The study by CFA, an American non-profit consumer organization, found that participants aged 18-34 know less about how credit is scored and what effects their actions will have on their score.
It’s an issue many brokers face when trying to advise clients on the importance of maintaining their credit score.
“Usually if someone is looking to buy we can take three to four months to repair their credit,” Joe Walsh of Dominion Lending Centres
Bedrock Financial told MortgageBrokerNews.ca. “I tell clients they should try not to bring their credit to its limit and to keep it around the mid-mark.
Also, the number of credit items can have an effect as well; they can close some credit if they aren’t using it.”
However, although Walsh has experienced some push-back from clients who are unwilling to work on their own credit, he says younger buyers are often the easiest cases.

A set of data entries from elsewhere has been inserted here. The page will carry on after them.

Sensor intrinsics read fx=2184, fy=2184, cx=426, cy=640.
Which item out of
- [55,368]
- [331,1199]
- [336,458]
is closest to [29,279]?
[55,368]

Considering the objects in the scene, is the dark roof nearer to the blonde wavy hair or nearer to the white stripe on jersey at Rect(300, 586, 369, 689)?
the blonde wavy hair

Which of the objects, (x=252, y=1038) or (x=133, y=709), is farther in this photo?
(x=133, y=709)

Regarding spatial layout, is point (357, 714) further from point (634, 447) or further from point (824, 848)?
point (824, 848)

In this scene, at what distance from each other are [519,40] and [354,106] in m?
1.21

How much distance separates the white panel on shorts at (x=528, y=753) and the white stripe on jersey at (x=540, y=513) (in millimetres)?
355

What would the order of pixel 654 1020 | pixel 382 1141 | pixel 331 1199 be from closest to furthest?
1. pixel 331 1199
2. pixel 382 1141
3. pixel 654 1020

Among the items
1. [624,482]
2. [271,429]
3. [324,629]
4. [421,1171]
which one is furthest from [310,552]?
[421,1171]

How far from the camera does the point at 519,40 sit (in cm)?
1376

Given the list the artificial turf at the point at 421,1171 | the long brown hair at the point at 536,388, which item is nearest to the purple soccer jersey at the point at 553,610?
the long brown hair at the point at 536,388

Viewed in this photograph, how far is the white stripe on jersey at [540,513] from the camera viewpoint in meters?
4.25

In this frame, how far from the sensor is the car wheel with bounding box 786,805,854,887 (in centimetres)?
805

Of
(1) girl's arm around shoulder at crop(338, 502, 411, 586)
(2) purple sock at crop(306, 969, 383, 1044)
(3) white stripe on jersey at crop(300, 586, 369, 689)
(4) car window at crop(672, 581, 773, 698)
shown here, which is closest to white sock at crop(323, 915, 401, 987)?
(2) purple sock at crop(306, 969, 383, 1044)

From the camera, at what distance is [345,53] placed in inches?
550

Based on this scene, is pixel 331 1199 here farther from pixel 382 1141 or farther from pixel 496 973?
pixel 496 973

“Trying to work with someone who is younger and is just coming into credit is easiest,” he said. “It’s an uphill battle for those who have struggled with it for 15 to 20 years.”
According to the study:
- Well over four-fifths know that credit card issuers (88%) and mortgage lenders (87%) might use these scores.
- Well over four-fifths know that missed payments (92%), personal bankruptcy (87%), and high credit card balances (87%) are factors used to calculate credit scores.
- Nearly three-quarters (72%) know that they have more than one generic credit score.
- Nearly three-quarters (72%) know that the three main credit bureaus – Experian, Equifax, and TransUnion – collect the information on which credit scores are most frequently based.
- Nearly three-quarters (72%) know that it is very important to check the accuracy of one’s credit reports at the three credit bureaus.
A recent study points to the importance of advising clients on the impact credit scores have on attaining a mortgage – especially for millennial home buyers.